Data excerpts:
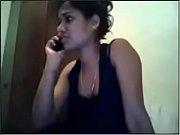 hot desi girl fingering on webcam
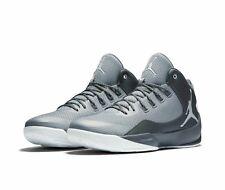 Nike Men's Air Jordan Rising High 2 Shoes 844065 - Grey/White Size 10.5 0 NEW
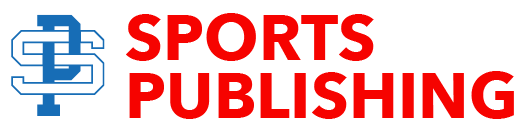Sports-Publishing_web-logo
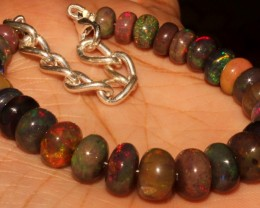 55 Crt Natural Ethiopian Fire Smoked Opal Beads Bracelet 0028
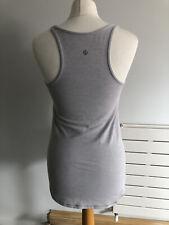 Original Lululemon Ladies Light Grey Sports Stretch Sleeveless Top Size S/ M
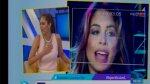 Karen Schwarz: temblor la alarmó durante programa en vivo - Noticias de conductores de esto es guerra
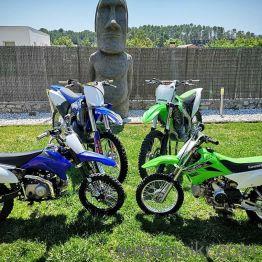 7 Second Hand Kawasaki Ninja 1000 Bikes in India | Used Kawasaki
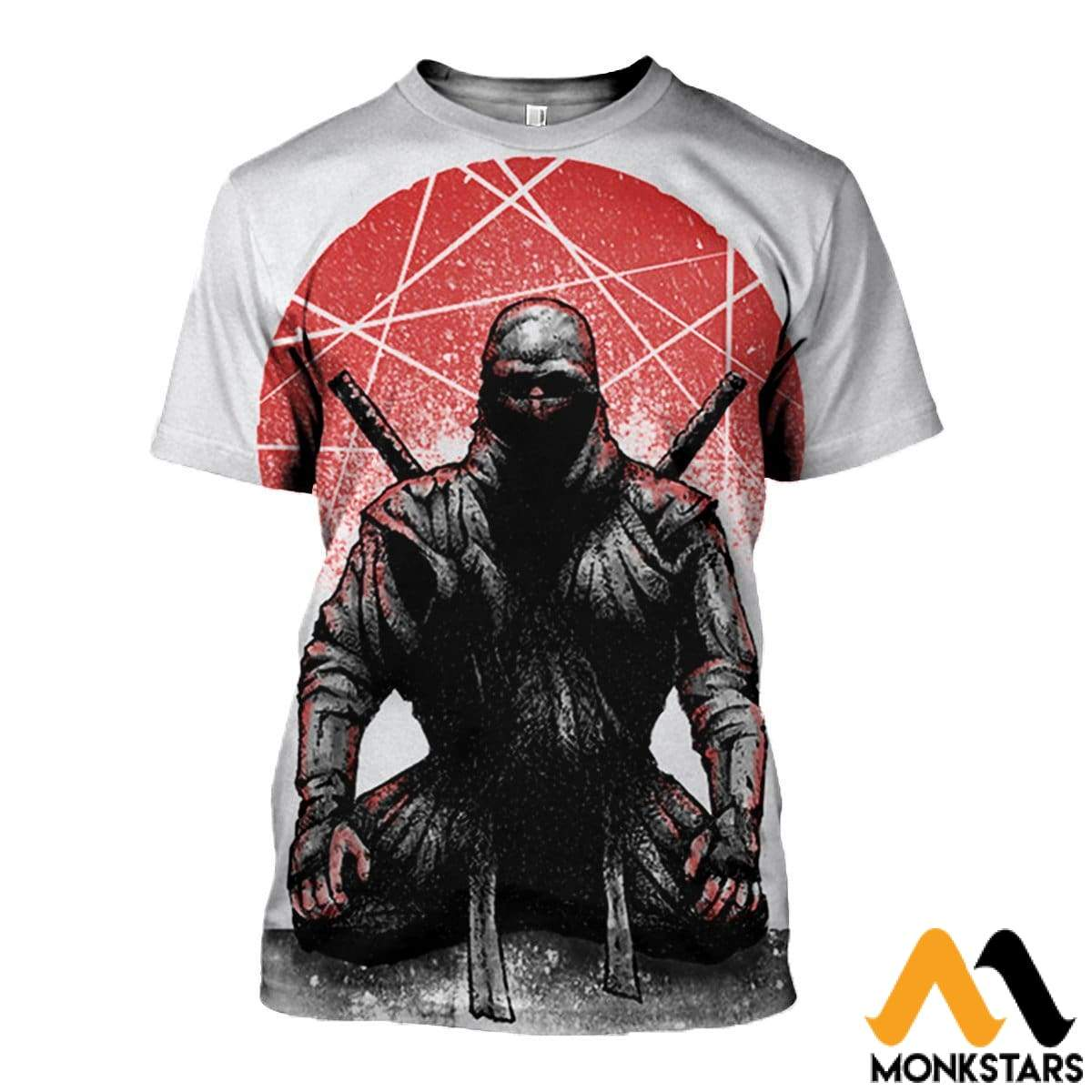 3D All Over Printed Ninja Clothes T-Shirt / Xs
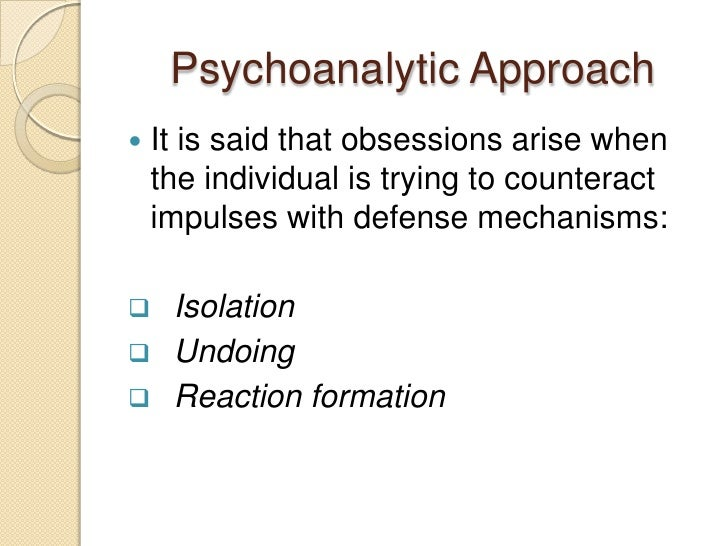 an introduction to monomania a pathological obsession Introduction • what is dsm and how is it used – descriptions, symptoms, and other criteria for diagnosing mental disorders • strives to ensure diagnoses are accurate and monomania (single pathological preoccupation, otherwise sound mind) 7 complete conviction that obsessive-compulsive disorder beliefs are.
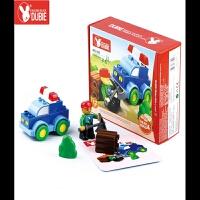 儿童益智拼接积木组装拼插拼装积木玩具 大颗粒积木迷你小盒套装.
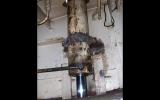 Υδραυλικοί κύλινδροι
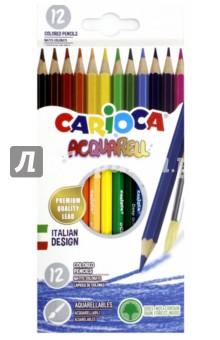 Набор матовых карандашей Acquarell (12 цветов) (42857) hasbro play doh игровой набор из 3 цветов цвета в ассортименте с 2 лет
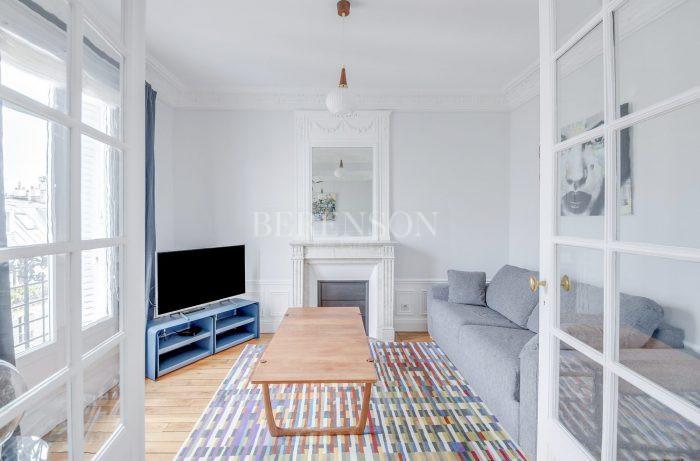 Appartement, 74 m² Nous …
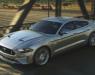 Ford Mustang станет конкурентом Porsche Panamera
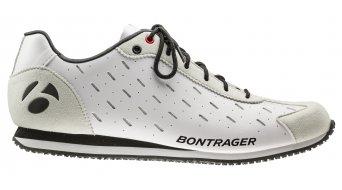 Bontrager Podium Schuhe Gr. 42 white - VORFÜHRTEIL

## What you will do
Repeat the records above word for word, keeping no pictures in the copy.

## Result
 hot desi girl fingering on webcam
 Nike Men's Air Jordan Rising High 2 Shoes 844065 - Grey/White Size 10.5 0 NEW
Sports-Publishing_web-logo
 55 Crt Natural Ethiopian Fire Smoked Opal Beads Bracelet 0028
 Original Lululemon Ladies Light Grey Sports Stretch Sleeveless Top Size S/ M
 Karen Schwarz: temblor la alarmó durante programa en vivo - Noticias de conductores de esto es guerra
 7 Second Hand Kawasaki Ninja 1000 Bikes in India | Used Kawasaki
 3D All Over Printed Ninja Clothes T-Shirt / Xs
 an introduction to monomania a pathological obsession Introduction • what is dsm and how is it used – descriptions, symptoms, and other criteria for diagnosing mental disorders • strives to ensure diagnoses are accurate and monomania (single pathological preoccupation, otherwise sound mind) 7 complete conviction that obsessive-compulsive disorder beliefs are.
 儿童益智拼接积木组装拼插拼装积木玩具 大颗粒积木迷你小盒套装.
 Υδραυλικοί κύλινδροι
 Набор матовых карандашей Acquarell (12 цветов) (42857) hasbro play doh игровой набор из 3 цветов цвета в ассортименте с 2 лет
 Appartement, 74 m² Nous …
 Ford Mustang станет конкурентом Porsche Panamera
 Bontrager Podium Schuhe Gr. 42 white - VORFÜHRTEIL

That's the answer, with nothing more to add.